Thanks very much for the opportunity to appear before you today.
I urge the committee to examine how to improve our policy execution. We have an implementation problem in the Canadian food and agriculture system as it relates to environmental improvement. It's a decades-old problem. It cuts across all levels of government, all governing parties, elected and unelected officials, and their systems. Nobody seems to want to address it and I'm hoping you will. Given what's in play and the potential of Canadian agriculture to contribute to environmental sustainability, this seems to be a moment for change.

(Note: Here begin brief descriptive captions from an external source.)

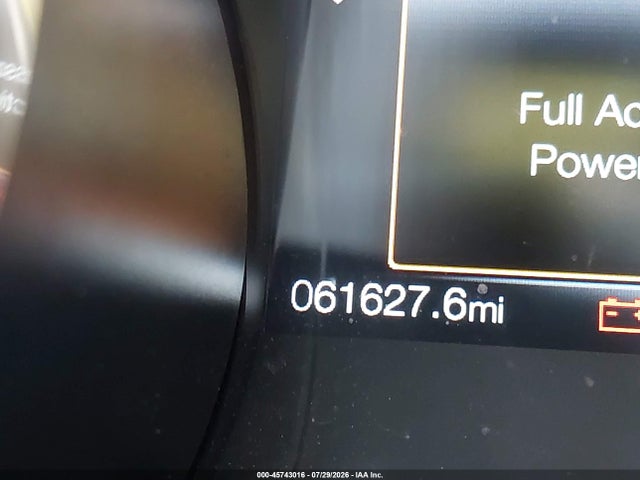 2018 Ford Mustang Gt მანქანა იყიდება აუქციონზე, vin: 1FA6P8CF5J5178047, აუქციონის ნომერი: 45743016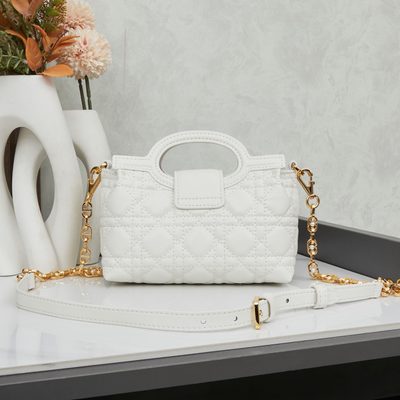 Dior Bag — 3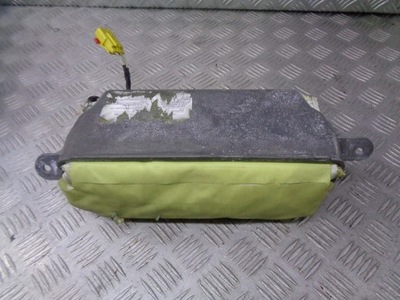 Подушка подушка безпеки пасажира chrysler pacifica фото №1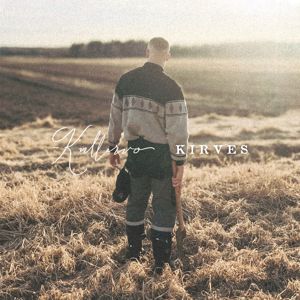 Kullervo: Kirves
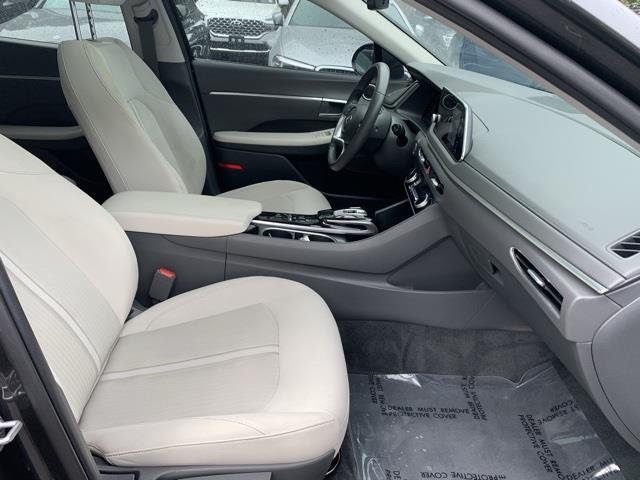2023 Hyundai Sonata SEL, available for sale in Floral Park, New York | Shop Auto NY. Floral Park, New York 2023 Hyundai Sonata SEL, available for sale in Floral Park, New York | Shop Auto NY. Floral Park, New York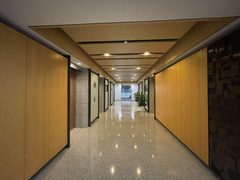 亚奥商圈现房 马哥孛罗大厦 双地铁带酒店配套 - 缩略图 11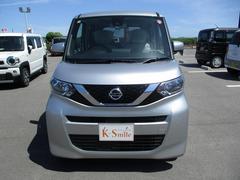 ٤ŹΤ֤ˤʤäƤˤ꤬ȤޤҤäȤƤڤˤ礻ѤꤪԤƤޤ 4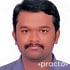Dr. Rajesh Kumar ENT/ Otorhinolaryngologist in Coimbatore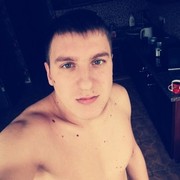  ,   , 27 ,   ,   , c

We do have many good aspirations and policy statements, and in some cases we have very good targets, but the instruments that we're using will not permit us to meet the sustainability goals we've set out for the food and agriculture sector. All the main programs for environmental sustainability and agriculture suffer from the same kinds of deficiencies. This includes the Canadian agricultural partnership, the on-farm climate change fund and climate change solutions. These problems are essentially that they're largely voluntary, focus on grants or contribution agreements and are not targeted. They focus on best management practices and not systems change. They focus on the supply side without demand-side elements, and they have limited transition planning associated with them.
These instruments are not adequate for the scale of our challenges. We have to improve our instrument choices, our designs, application and integration. I elaborate on more suitable designs on my research website. The clerk has the link to that site.
Thanks for inviting me, again, and I look forward to the discussion.